Thanks, I appreciate it.
The workflow is quite old yes, however i wouldnt say obsolete, there are still some things particles can do that voxels cant.

This whole process was largely just me experimenting to see how far i could push it by combining most of the techniques i have learned up to this point.
There are a few reasons why i decided to go this route. A few things are happening that neither fume nor phoenix can do on their own. The main one being the color mixing. Fume/phoenix use additive color mixing, the more colors you add the closer to white you get. I wanted subtractive color mixing for this so i can get the third color when the 2 mix, in this case the green. By using tyflow to control the mixing i also have much more fine control over how it mixes, from the mixing radius down to how fast it mixes. Since the mixing is controlled by gradients they could be entirely non-physical if i wanted. You have zero control over that in fume/phoenix.
I chose to go with fumefx because i suspect there is a bug with how the particles follow the phoenix grid. I was unable to get the particles to match the smoke as well as i could with fume. It was as if the particles was sampling the velocity grid from the from the frame AFTER your current one. The particles always seemed to be 1 frame ahead of the smoke, regardless of the amount of sub-frame steps. I would have very much liked to use phoenix instead of fume for this since i prefer the visual style of the smoke a bit more than the fume one, its more realistic looking. This was a problem for me because the krakatoa caches are sampling the density of the voxel grid. If the particles dont match the smoke then it can lead to odd artifacts such as holes in the sim where the particles drift outside the density field. I also use the density gradient to calculate normals with magma so if the particles don't match, neither will the normals.

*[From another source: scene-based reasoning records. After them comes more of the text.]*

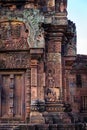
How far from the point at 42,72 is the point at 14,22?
1979 millimetres

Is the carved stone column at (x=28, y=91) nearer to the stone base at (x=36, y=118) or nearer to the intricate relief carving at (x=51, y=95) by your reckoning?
the stone base at (x=36, y=118)

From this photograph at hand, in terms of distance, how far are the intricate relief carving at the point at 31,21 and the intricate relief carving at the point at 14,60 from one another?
0.54m

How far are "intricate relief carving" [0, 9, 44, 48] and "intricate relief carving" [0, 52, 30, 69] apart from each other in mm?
540

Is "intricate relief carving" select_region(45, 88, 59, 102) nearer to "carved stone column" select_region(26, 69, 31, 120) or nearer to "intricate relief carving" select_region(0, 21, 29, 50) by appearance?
"carved stone column" select_region(26, 69, 31, 120)

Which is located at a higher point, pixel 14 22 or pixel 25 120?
pixel 14 22

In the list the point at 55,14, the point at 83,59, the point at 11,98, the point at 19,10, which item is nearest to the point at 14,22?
the point at 19,10

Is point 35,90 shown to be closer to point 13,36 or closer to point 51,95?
point 51,95

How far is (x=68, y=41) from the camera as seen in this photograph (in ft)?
51.0

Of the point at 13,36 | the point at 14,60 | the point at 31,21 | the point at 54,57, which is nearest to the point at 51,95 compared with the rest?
the point at 54,57

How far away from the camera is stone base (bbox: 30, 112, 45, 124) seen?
44.3 ft

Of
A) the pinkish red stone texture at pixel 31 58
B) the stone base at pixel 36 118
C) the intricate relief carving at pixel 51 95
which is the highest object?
the pinkish red stone texture at pixel 31 58

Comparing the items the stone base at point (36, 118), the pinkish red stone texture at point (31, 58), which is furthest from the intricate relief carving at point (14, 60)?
the stone base at point (36, 118)

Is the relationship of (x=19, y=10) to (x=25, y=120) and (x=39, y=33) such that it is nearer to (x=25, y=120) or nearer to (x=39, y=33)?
(x=39, y=33)

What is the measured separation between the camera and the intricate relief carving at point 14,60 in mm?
14508
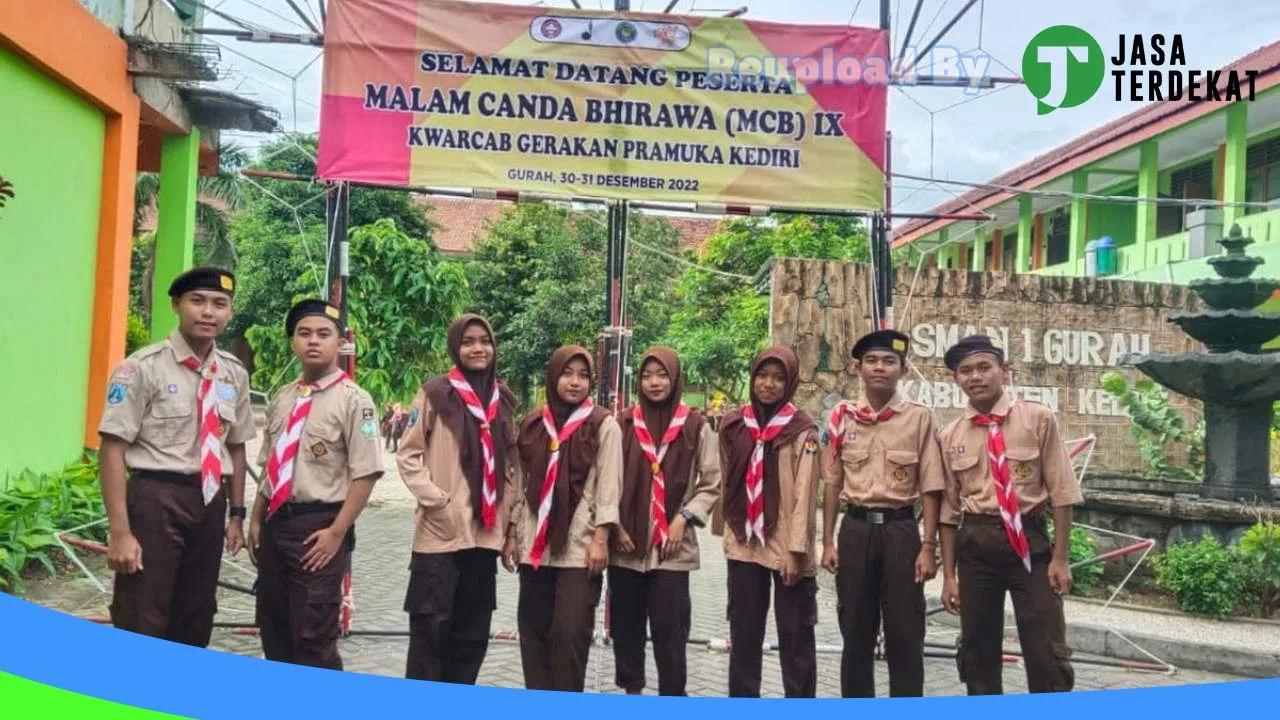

Another reason why i chose particles over voxels was for the shading and detail. In order to reach that level of fidelity on a voxel grid the resolution would have to be crazy high. Even then you cant get the same amount of variation in density since the particles are physically moving and clumping together which creates a more natural look. This especially helps with the color mixing since it tends to create strands of overlapping color instead of a general diffuse mixture. I also wanted some form of specular on this so it would appear shiny and krakatoa allows me to render with various different shading modes. I am manipulating the particles in various ways with krakatoa's magma editor, such as tweaking the absorption colors/densities/normals etc.
The last trick i used was to render the final effect at 1/2 resolution and then use an AI up-scaler to smooth out the dots generated by the particles. Rendering at 1/2 resolution also increases the density of points in the render due to how the point rendering works so this reduced any noise even further.